▶ [Extract to read]:

Last evening, at 9pm EST, CNN showed a documentary that was hosted and presented by Soledad O’Brien, who did Black in America, on the 30th anniversary of the Jonestown massacre. Many of us would recall the effect and impact of this event on the Guyanese national consciousness.
Prior to Jonestown, Guyana’s impact on the world’s stage was restricted to vague references such as the Dryfus Affair, the 1963-64 race riots, and a few notable personages, such as Sir Shridat Ramphal, who was Secretary General of the Commonwealth and one of Guyana’s best scholars and representatives, and the semi-autobiographical novel of E.R. Braithwaite’s To Sir With Love.
Guyana, as we who lived through the Prime Minister-ship, Presidential turned dictatorship of L. Forbes S. Burnham era know only too well, was a country by northern hemispherical classification standards a third world underdeveloped country, that was provincial and rural, but to its Caribbean counterparts, because of the fertile land, was considered the bread basket, rated one of the highest in literacy and a steady ship of state. It was anything but bucolic. Rather Guyana was a country caught up and living in a post-colonial ideological confusion: couldn’t quite decide how to define its republic self whether as socialist or just simply anti-American and by extension to the British, anti-imperialist.

[Stored data]
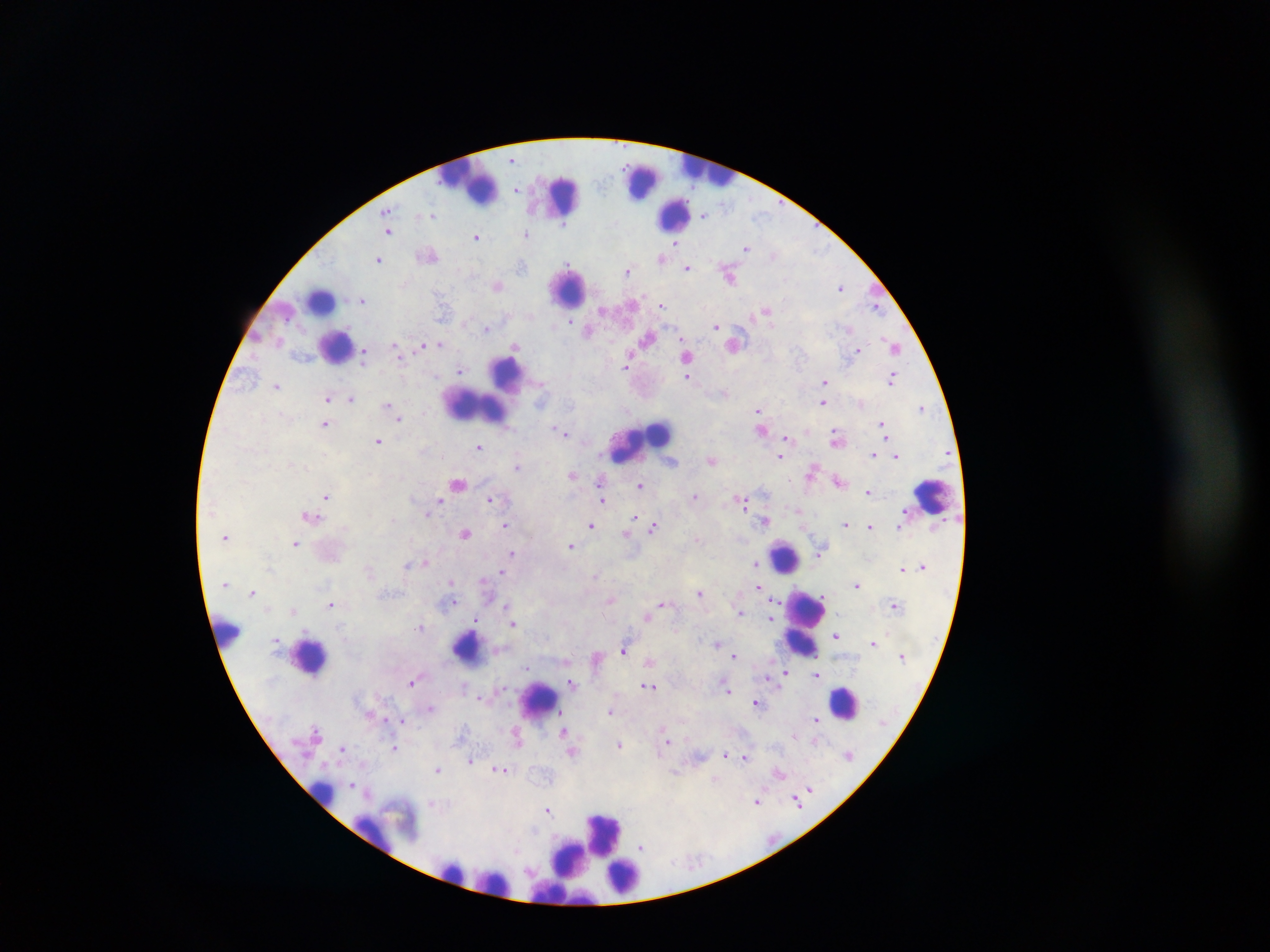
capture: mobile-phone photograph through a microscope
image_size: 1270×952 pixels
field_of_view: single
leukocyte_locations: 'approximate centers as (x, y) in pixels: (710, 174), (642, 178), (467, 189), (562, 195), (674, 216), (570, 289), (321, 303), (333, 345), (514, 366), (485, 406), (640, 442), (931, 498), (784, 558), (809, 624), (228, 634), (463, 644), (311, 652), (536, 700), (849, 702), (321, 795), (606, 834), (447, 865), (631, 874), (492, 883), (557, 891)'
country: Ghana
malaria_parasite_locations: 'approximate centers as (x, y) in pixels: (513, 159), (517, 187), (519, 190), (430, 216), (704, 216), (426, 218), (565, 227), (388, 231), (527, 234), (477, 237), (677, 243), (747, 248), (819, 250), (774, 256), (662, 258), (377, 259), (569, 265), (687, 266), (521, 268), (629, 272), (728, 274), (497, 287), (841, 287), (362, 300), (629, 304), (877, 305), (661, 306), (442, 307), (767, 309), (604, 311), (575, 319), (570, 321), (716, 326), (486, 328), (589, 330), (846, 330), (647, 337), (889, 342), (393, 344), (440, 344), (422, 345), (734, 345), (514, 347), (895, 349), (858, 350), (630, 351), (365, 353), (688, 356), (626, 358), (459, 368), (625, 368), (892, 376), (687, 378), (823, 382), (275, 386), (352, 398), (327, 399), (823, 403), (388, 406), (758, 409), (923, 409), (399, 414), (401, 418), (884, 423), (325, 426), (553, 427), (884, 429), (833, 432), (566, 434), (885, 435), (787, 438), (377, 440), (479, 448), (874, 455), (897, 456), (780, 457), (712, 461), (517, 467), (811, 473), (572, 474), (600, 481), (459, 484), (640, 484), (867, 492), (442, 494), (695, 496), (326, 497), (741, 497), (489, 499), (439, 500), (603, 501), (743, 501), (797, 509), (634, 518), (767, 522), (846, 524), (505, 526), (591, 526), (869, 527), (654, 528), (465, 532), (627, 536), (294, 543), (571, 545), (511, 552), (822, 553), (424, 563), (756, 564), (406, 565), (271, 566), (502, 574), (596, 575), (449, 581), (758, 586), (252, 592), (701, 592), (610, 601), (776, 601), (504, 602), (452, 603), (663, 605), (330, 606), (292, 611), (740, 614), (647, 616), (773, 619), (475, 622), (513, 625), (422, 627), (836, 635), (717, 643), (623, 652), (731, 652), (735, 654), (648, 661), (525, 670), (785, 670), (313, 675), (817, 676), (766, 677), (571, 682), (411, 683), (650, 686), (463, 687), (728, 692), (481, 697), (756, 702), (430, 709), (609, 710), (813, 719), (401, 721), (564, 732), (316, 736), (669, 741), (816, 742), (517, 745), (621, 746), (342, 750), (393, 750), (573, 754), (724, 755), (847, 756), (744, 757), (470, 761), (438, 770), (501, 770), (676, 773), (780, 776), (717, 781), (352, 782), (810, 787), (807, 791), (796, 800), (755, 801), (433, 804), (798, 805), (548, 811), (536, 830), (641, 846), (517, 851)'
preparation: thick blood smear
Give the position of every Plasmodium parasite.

...

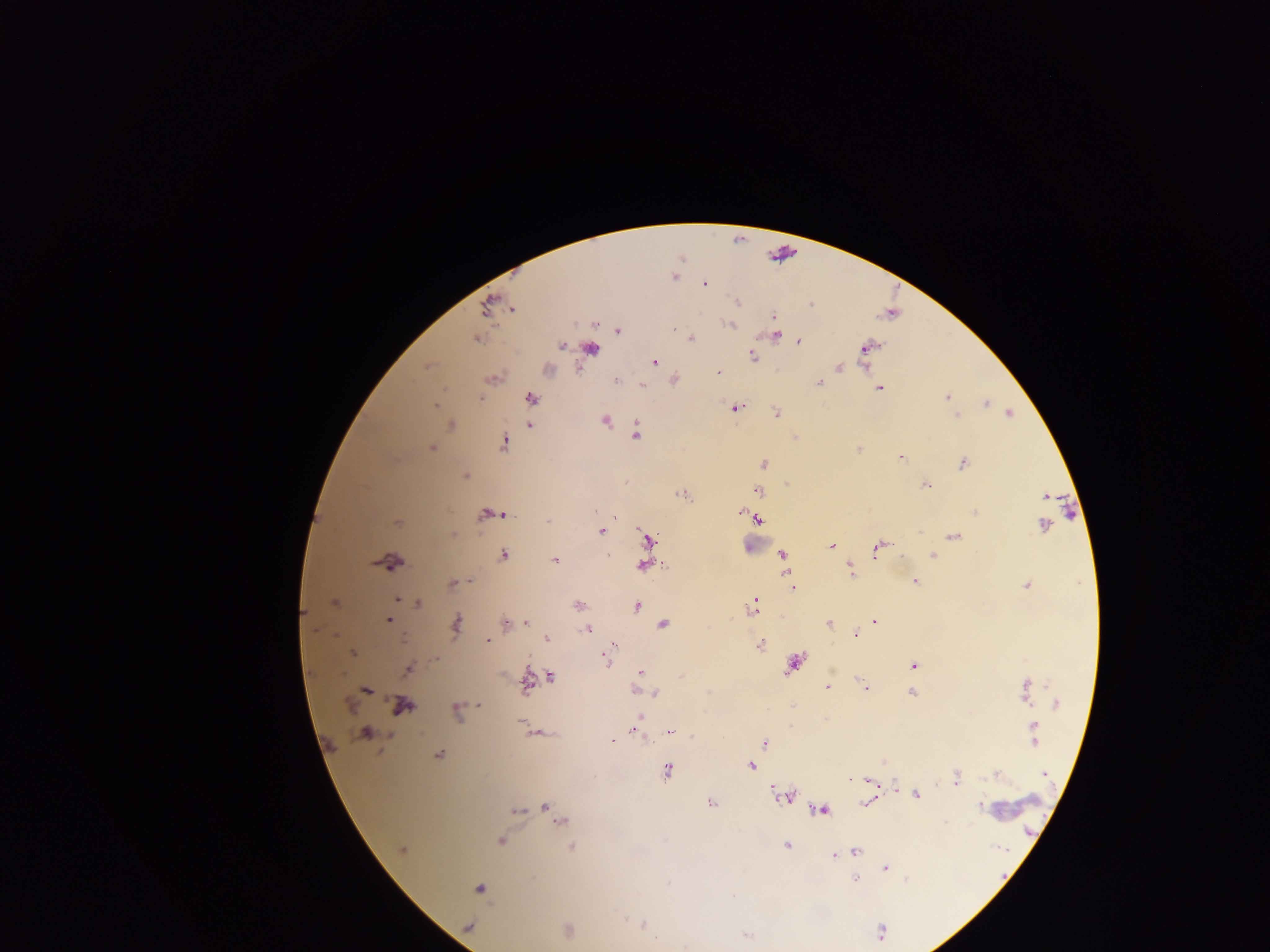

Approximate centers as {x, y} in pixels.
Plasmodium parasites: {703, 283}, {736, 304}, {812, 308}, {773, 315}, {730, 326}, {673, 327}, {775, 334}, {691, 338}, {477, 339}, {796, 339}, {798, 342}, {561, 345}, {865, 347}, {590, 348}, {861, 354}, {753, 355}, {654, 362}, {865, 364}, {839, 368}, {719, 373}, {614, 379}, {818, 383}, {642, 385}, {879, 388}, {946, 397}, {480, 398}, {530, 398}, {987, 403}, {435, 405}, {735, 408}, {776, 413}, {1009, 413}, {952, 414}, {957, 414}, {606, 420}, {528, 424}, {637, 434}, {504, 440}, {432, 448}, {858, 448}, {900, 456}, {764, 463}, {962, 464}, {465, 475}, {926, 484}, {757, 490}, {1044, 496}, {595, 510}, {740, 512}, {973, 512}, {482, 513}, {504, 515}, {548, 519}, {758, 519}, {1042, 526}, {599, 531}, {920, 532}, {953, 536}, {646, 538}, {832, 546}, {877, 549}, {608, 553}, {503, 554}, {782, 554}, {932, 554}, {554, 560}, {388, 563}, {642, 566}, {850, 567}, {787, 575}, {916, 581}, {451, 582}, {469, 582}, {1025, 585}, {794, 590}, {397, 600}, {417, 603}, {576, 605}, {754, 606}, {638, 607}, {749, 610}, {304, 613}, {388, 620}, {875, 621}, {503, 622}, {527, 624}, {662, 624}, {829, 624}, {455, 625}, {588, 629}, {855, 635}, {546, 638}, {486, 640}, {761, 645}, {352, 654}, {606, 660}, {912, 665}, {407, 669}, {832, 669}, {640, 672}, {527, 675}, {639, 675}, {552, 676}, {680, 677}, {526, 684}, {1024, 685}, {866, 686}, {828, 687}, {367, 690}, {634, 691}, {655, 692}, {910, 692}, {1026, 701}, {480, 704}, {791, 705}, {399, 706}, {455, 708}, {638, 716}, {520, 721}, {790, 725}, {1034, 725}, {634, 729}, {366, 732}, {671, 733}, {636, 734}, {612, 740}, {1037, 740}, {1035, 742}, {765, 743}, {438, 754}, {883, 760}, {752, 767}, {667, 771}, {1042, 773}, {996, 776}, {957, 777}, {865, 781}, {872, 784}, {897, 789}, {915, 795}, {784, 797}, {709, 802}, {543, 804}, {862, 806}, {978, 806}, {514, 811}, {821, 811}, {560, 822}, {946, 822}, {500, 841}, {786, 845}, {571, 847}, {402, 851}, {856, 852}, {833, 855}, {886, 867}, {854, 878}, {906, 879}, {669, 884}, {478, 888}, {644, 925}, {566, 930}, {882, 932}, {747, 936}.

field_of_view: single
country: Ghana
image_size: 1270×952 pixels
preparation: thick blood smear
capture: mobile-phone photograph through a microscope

▶ [To do]:
1. Decide whether each statement agrees with the Jonestown text. Answer yes or no, and quote the words from the text that settle it. (a) The documentary was shown on CNN at 9pm EST. (b) Sir Shridat Ramphal was Secretary General of the United Nations. (c) The text calls Guyana bucolic.
2. Copy the Jonestown text from "Last evening, at" up to and including "Sir With Love.", substituting "film" for "documentary".

▶ [Solutions to each task]:
1.
(a) Yes: "Last evening, at 9pm EST, CNN showed a documentary"
(b) No: "who was Secretary General of the Commonwealth"
(c) No: "It was anything but bucolic."

2.
Last evening, at 9pm EST, CNN showed a film that was hosted and presented by Soledad O’Brien, who did Black in America, on the 30th anniversary of the Jonestown massacre. Many of us would recall the effect and impact of this event on the Guyanese national consciousness.
Prior to Jonestown, Guyana’s impact on the world’s stage was restricted to vague references such as the Dryfus Affair, the 1963-64 race riots, and a few notable personages, such as Sir Shridat Ramphal, who was Secretary General of the Commonwealth and one of Guyana’s best scholars and representatives, and the semi-autobiographical novel of E.R. Braithwaite’s To Sir With Love.